An AI tool for diagram generation: Experiences with multi-agent architectures#
A tool was developed that generates technical diagrams from text descriptions. What makes it special is that a multi-stage validation pipeline automatically checks and corrects the generated code.
The result is a practical tool that supports 12 different diagram types and makes it possible to implement the majority of requests directly.
What was the goal?#
A tool for diagram creation#
To develop a tool that generates diagrams from natural language descriptions. The tool should support different diagram types (e.g., flowcharts, sequence diagrams, class diagrams).
At the same time, the project should serve as a learning environment for experimenting with multi-agent architectures and investigating how the reliability of AI-generated code can be improved.
What can the tool do?#
The four main functions#
- Create 12 different diagram types (e.g., flowcharts, sequence diagrams, class diagrams)
- Automatically check and repair code through multi-stage validation
- Live editor with undo function for manual adjustments
- Template library with 40+ templates for common scenarios
The technical basis#
The tool comprises 13,000 lines of code in 27 Python files. The interface combines chat, data entry, code editor, and diagram gallery.
How was it developed?#
Short sessions instead of marathon programming#
Development took place in short sessions. 10-15 minutes daily, spread over two weeks.

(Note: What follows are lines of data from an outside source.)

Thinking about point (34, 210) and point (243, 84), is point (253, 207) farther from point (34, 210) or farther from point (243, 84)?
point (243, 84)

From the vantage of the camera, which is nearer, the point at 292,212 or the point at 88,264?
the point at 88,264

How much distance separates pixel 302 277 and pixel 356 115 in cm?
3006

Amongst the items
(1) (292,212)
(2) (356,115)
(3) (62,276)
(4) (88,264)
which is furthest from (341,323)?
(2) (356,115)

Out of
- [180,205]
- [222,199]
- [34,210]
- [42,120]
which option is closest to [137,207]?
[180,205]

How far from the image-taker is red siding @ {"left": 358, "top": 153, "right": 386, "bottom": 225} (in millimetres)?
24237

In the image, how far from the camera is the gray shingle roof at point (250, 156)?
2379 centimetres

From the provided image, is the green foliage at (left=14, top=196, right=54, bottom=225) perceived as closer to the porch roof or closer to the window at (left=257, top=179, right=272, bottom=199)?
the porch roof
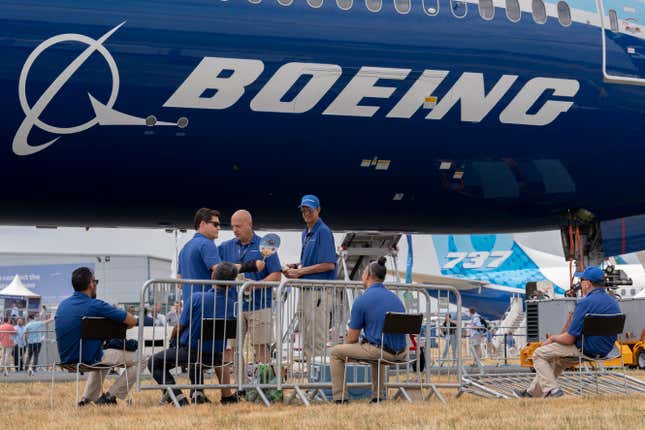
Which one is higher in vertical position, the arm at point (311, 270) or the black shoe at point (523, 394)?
the arm at point (311, 270)

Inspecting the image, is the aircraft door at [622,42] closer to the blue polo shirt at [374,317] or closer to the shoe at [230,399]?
the blue polo shirt at [374,317]

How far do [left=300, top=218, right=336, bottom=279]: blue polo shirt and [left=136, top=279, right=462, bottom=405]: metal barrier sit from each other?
34cm

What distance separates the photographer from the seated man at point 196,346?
7.90 meters

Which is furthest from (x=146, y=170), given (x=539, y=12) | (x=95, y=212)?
(x=539, y=12)

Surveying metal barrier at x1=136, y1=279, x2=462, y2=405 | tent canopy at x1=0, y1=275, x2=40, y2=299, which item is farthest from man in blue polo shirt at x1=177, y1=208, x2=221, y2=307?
tent canopy at x1=0, y1=275, x2=40, y2=299

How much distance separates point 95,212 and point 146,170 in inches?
40.0

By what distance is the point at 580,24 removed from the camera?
1211 cm

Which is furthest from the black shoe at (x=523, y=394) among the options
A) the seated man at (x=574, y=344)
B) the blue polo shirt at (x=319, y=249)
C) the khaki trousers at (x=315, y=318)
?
the blue polo shirt at (x=319, y=249)

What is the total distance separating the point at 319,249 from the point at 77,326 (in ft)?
7.66

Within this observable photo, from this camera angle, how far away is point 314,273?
878cm

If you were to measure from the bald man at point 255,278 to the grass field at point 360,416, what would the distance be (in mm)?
833

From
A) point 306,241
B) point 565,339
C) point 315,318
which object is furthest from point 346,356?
point 565,339

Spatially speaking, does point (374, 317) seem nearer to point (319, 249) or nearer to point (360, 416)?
point (319, 249)

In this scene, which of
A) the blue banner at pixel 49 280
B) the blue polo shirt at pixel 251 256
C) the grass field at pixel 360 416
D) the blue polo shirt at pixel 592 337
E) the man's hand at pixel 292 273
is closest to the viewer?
the grass field at pixel 360 416
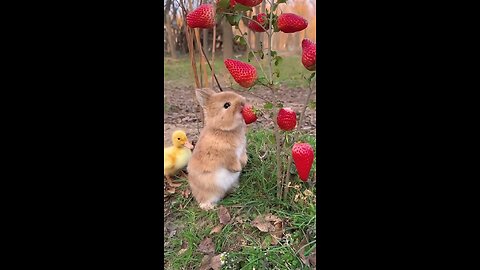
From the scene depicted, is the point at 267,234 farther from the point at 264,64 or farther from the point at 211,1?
the point at 211,1

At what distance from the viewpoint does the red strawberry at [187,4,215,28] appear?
4.80ft

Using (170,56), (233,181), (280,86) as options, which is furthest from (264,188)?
(170,56)

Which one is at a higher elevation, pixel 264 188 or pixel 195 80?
pixel 195 80

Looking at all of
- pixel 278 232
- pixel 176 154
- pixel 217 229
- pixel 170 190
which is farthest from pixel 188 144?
pixel 278 232

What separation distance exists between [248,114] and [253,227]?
1.04 ft

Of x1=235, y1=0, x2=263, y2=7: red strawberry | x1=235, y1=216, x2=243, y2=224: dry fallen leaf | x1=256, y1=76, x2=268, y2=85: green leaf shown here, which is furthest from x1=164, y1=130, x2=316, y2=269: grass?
x1=235, y1=0, x2=263, y2=7: red strawberry

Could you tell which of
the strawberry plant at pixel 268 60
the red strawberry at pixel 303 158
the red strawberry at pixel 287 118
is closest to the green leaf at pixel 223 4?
the strawberry plant at pixel 268 60

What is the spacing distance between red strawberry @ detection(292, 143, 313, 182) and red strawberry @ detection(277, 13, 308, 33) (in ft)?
1.06

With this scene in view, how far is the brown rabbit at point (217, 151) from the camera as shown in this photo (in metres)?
1.55

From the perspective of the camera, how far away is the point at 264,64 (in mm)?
1513

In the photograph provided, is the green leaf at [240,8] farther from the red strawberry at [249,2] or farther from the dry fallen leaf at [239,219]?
the dry fallen leaf at [239,219]

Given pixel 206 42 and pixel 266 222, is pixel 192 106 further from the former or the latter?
pixel 266 222

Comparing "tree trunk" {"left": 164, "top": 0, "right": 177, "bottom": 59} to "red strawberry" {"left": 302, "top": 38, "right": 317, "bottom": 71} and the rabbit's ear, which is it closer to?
the rabbit's ear

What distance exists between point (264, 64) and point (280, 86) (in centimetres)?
8
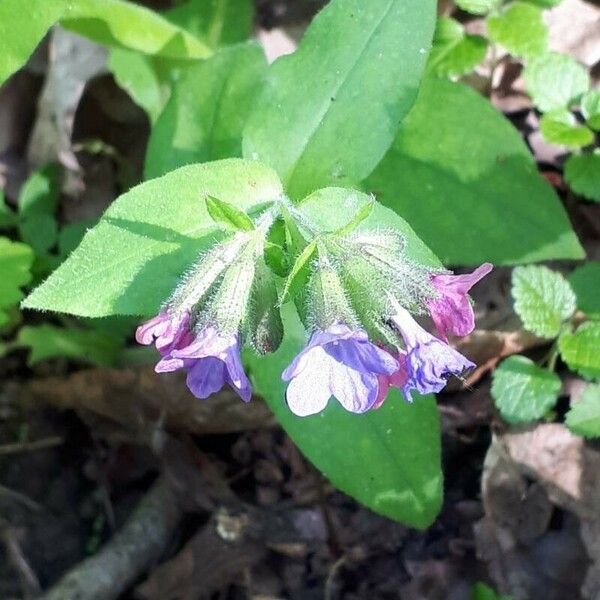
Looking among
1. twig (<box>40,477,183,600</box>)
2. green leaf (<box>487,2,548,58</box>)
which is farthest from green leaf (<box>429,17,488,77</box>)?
twig (<box>40,477,183,600</box>)

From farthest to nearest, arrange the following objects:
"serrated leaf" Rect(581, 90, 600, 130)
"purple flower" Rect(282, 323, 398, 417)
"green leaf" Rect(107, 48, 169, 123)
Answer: "green leaf" Rect(107, 48, 169, 123)
"serrated leaf" Rect(581, 90, 600, 130)
"purple flower" Rect(282, 323, 398, 417)

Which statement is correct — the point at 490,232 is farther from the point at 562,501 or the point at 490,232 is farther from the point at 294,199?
the point at 562,501

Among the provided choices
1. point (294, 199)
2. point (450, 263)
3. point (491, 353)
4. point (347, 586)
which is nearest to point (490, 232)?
point (450, 263)

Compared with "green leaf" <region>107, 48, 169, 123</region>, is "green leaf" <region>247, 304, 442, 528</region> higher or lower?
lower

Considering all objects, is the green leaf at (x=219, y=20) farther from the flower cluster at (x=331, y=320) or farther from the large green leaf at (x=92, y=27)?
the flower cluster at (x=331, y=320)

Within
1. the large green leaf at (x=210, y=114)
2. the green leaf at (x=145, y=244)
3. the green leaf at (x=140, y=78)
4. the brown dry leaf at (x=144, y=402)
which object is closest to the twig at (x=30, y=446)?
the brown dry leaf at (x=144, y=402)

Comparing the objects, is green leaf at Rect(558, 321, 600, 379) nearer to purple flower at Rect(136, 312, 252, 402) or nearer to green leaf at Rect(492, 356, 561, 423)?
green leaf at Rect(492, 356, 561, 423)
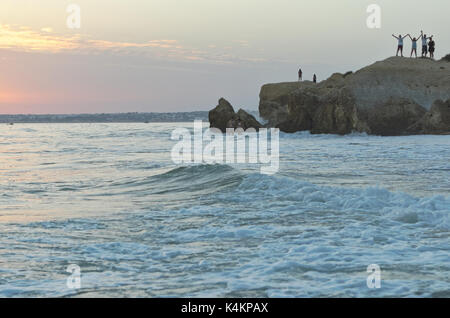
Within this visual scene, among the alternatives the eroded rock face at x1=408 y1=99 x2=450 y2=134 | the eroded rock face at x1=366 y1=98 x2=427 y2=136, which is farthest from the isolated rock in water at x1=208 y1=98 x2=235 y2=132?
the eroded rock face at x1=408 y1=99 x2=450 y2=134

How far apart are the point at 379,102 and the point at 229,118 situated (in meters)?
15.1

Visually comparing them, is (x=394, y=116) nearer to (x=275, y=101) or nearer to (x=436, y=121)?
(x=436, y=121)

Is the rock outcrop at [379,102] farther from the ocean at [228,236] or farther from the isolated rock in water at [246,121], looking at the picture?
the ocean at [228,236]

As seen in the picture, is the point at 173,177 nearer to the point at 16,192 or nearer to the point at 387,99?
the point at 16,192

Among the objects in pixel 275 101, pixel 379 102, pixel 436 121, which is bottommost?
pixel 436 121

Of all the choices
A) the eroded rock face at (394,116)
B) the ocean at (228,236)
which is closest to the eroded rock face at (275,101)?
the eroded rock face at (394,116)

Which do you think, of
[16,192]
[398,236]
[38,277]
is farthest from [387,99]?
[38,277]

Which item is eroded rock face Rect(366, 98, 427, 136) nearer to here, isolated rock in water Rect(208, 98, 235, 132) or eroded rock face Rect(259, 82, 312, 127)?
isolated rock in water Rect(208, 98, 235, 132)

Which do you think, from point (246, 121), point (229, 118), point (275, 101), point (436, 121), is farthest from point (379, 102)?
point (275, 101)

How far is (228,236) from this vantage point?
9.23m

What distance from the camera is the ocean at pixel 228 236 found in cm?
648

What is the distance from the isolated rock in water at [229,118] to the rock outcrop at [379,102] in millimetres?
5806

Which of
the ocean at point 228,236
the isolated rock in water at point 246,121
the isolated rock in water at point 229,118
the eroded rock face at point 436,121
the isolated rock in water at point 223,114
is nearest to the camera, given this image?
the ocean at point 228,236

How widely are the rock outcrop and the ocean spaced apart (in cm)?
2993
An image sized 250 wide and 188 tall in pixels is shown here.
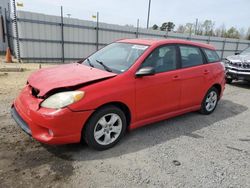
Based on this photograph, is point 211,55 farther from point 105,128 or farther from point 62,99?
point 62,99

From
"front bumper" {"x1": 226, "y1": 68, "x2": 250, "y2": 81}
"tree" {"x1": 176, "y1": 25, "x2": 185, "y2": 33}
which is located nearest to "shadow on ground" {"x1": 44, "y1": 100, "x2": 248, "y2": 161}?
"front bumper" {"x1": 226, "y1": 68, "x2": 250, "y2": 81}

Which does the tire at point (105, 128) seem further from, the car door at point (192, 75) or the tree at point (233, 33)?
the tree at point (233, 33)

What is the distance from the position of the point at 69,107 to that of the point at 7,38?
1367cm

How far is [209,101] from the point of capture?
530cm

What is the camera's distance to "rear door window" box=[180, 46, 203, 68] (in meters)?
4.46

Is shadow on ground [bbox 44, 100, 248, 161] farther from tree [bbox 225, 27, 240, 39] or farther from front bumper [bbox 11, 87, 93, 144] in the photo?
tree [bbox 225, 27, 240, 39]

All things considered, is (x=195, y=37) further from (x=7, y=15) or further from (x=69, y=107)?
(x=69, y=107)

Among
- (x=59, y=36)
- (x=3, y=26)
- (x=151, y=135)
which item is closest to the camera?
(x=151, y=135)

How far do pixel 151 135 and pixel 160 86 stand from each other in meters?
0.91

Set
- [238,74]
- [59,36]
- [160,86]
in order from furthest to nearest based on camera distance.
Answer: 1. [59,36]
2. [238,74]
3. [160,86]

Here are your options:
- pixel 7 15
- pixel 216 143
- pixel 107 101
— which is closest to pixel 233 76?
pixel 216 143

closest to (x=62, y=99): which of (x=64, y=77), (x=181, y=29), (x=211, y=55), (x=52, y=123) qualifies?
(x=52, y=123)

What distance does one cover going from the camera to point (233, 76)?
892 centimetres

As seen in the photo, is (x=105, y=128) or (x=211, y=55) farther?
(x=211, y=55)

The five development phases#
The process ran in five phases:
- Phase 1 (90 minutes): Architecture planning with AI
- Phase 2 (30 minutes): Implementing basic components
- Phase 3 (30-45 minutes): Integrating automatic code validation
- Phase 4 (30-45 minutes): Expand error correction strategies
- Phase 5 (30-45 minutes): Integrate complete syntax reference
The result in numbers#
Total effort: Approximately 6 hours of pure development time.
Result: A functional tool that appears to generate approximately 19 out of 20 diagrams correctly in initial tests.
Why did it work so well?#
The key: Investment in planning#
The investment in preparation seems to have paid off.
The 90-minute architecture discussion at the beginning probably prevented many problems later on. Instead of starting to program right away, we first clarified: Which components are needed? How should they work together? Which patterns make sense?
Faster development through clarity#
This clarity clearly accelerated development. Each phase could be completed with a large iteration because the direction was clear.
Important findings#
1. Specialized agents can create structure#
Three separate components were built: one for chat interaction, one for code generation, and one for validation. Each has a clear task.
This separation seems to help the AI focus on one thing. The validation agent only has to check and correct, not also understand what the user wants.
2. Complete syntax references seem crucial#
The biggest leap in quality came in phase 5. The complete diagram syntax was built into the system – every rule, every format, every exception.
Code quality increased noticeably. The AI finally had all the information it needed to produce correct code. According to a rough estimate, the success rate improved from around 70% to 95%.
3. Subsequent correction remains difficult#
Automatic repair works in many cases, but it is not perfect. If the AI generates faulty code, a second AI instance can fix many errors.
However, some cases require template fallbacks or manual correction. Prevention through good references seems to be more effective than subsequent repair.
What can others learn from this?#
Practical recommendations from the project#
- Invest time in architecture planning – thorough preparation can reduce subsequent error correction
- Provide the AI with complete references – partial information could lead to errors
- Incorporate validation loops – automatic checking can catch many errors
- Work in short sessions – short daily sessions may be more effective than long marathons
- Plan for multiple correction attempts – the first repair does not always work
Conclusion#
The three key messages#
✔ Systematic validation can make AI-generated diagrams significantly more reliable
✔ Multi-agent structures can help organize complex AI projects
✔ Complete syntax references seem more important than clever correction algorithms
This is part of a series on AI-assisted software development. The focus is on what can be learned from such projects – not just on the results.